Nous sentons derrière cela une certaine liberté du regard, prenant le temps de s'ouvrir, de montrer, de percevoir, de faire partager, de faire découvrir le beau. Cela prime à nos yeux sur l'histoire d'amour (développée dans la deuxième partie du film), secondaire finalement, comme le démontre la mise à distance du récit à travers le recours à des facilités dramatiques (rencontres tout sauf fortuites) et certains clichés narratifs. Par ailleurs, prenant conscience du danger du pathos qui guette sous cette histoire de cécité et d'amour impossible, Kawase s'en éloigne sciemment grâce à une intelligente mise en abîme du film dans le film (celui vu au cinéma par les mal-voyants) qui, lui, à l'inverse du sien, plonge les yeux fermés dans le mélo le plus mièvre et mielleux possible, avec des symboles on ne peut plus explicites pour que le commun des mortels puisse comprendre.

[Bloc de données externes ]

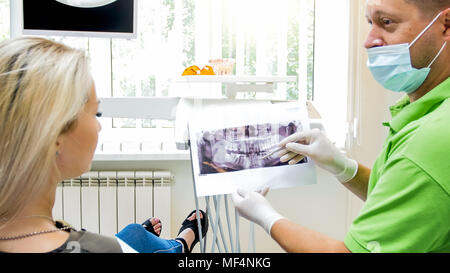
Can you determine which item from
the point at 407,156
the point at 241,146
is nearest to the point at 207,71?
the point at 241,146

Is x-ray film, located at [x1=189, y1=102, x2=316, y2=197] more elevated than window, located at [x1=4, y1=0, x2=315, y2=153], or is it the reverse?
window, located at [x1=4, y1=0, x2=315, y2=153]

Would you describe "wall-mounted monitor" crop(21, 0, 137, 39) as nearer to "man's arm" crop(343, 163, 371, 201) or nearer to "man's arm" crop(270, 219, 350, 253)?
"man's arm" crop(343, 163, 371, 201)

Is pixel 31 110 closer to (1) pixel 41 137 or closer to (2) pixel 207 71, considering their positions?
(1) pixel 41 137

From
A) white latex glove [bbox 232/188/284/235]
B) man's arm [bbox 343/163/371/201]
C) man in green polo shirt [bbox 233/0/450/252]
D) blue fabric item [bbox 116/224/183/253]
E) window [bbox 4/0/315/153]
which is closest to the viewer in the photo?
man in green polo shirt [bbox 233/0/450/252]

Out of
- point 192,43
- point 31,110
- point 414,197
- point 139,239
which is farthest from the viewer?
point 192,43

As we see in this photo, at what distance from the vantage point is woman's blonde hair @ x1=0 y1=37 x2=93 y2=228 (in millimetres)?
862

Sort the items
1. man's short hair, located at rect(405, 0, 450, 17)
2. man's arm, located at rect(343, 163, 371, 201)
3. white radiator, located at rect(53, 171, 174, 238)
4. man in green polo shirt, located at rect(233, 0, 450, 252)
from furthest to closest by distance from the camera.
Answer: white radiator, located at rect(53, 171, 174, 238) < man's arm, located at rect(343, 163, 371, 201) < man's short hair, located at rect(405, 0, 450, 17) < man in green polo shirt, located at rect(233, 0, 450, 252)

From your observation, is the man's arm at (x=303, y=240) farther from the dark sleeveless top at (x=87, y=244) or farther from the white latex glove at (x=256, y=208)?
the dark sleeveless top at (x=87, y=244)

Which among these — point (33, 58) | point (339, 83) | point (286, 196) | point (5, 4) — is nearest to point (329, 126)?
point (339, 83)

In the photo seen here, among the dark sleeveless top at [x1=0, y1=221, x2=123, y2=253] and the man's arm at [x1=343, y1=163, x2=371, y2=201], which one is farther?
the man's arm at [x1=343, y1=163, x2=371, y2=201]

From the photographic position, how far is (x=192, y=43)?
302cm

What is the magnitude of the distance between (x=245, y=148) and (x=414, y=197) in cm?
65

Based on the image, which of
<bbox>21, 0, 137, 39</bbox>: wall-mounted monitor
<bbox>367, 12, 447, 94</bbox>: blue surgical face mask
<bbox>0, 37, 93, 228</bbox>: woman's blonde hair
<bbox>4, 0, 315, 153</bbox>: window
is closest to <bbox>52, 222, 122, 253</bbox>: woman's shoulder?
<bbox>0, 37, 93, 228</bbox>: woman's blonde hair
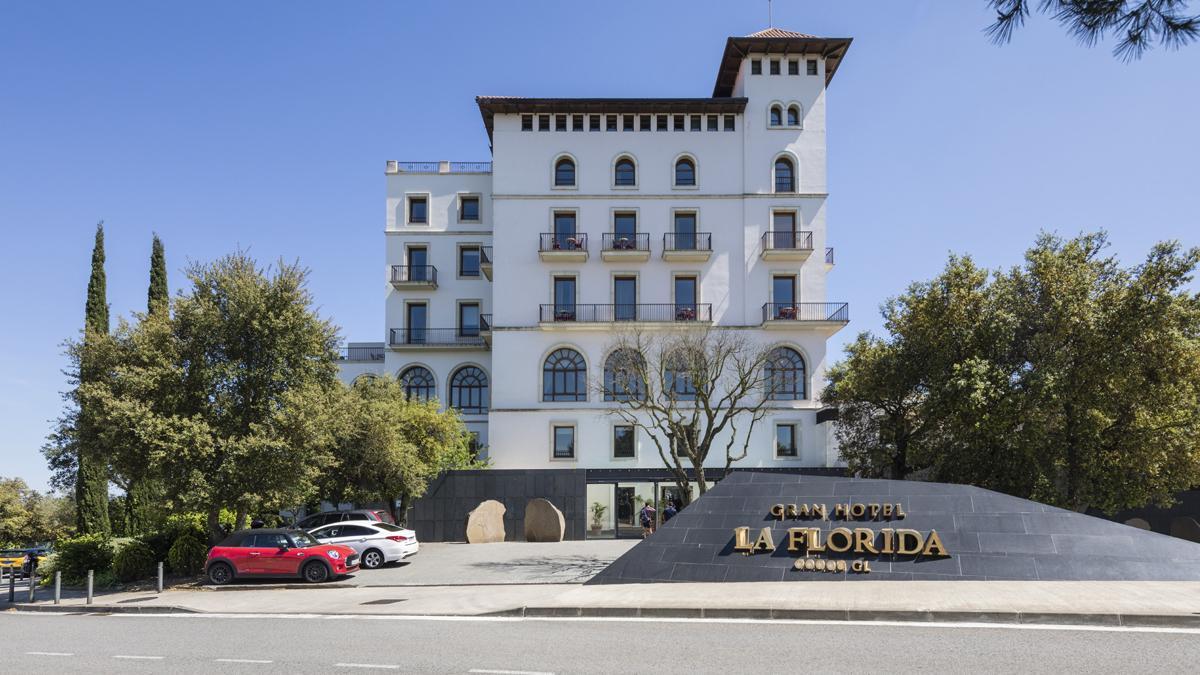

Cependant, bien qu'elle ne franchisse jamais cette ligne du mélo, elle n'en passe guère loin, et n'hésite pas non plus (surtout vers la fin) à jouer des plus simples et redondants lieux communs romantiques que n'aurait pas dédaigné un Chateaubriand (perte irréversible, homme seul face à la nature indomptable, crépuscule comme miroir de l'âme, lumière aveuglante, …). Néanmoins, notamment dans la première partie, elle développe un véritable réflexion sur l’œil, le regard dans une savante dialectique entre l'objet (le réel) et le sujet (l'humain qui regarde cet objet, le perçoit à travers le filtre de ses sensations), interrogeant ainsi notre capacité à dire le réel (vanité de la parole) et à le recréer, renvoyant par la même derrière cette métaphore du regard à son propre travail de cinéaste.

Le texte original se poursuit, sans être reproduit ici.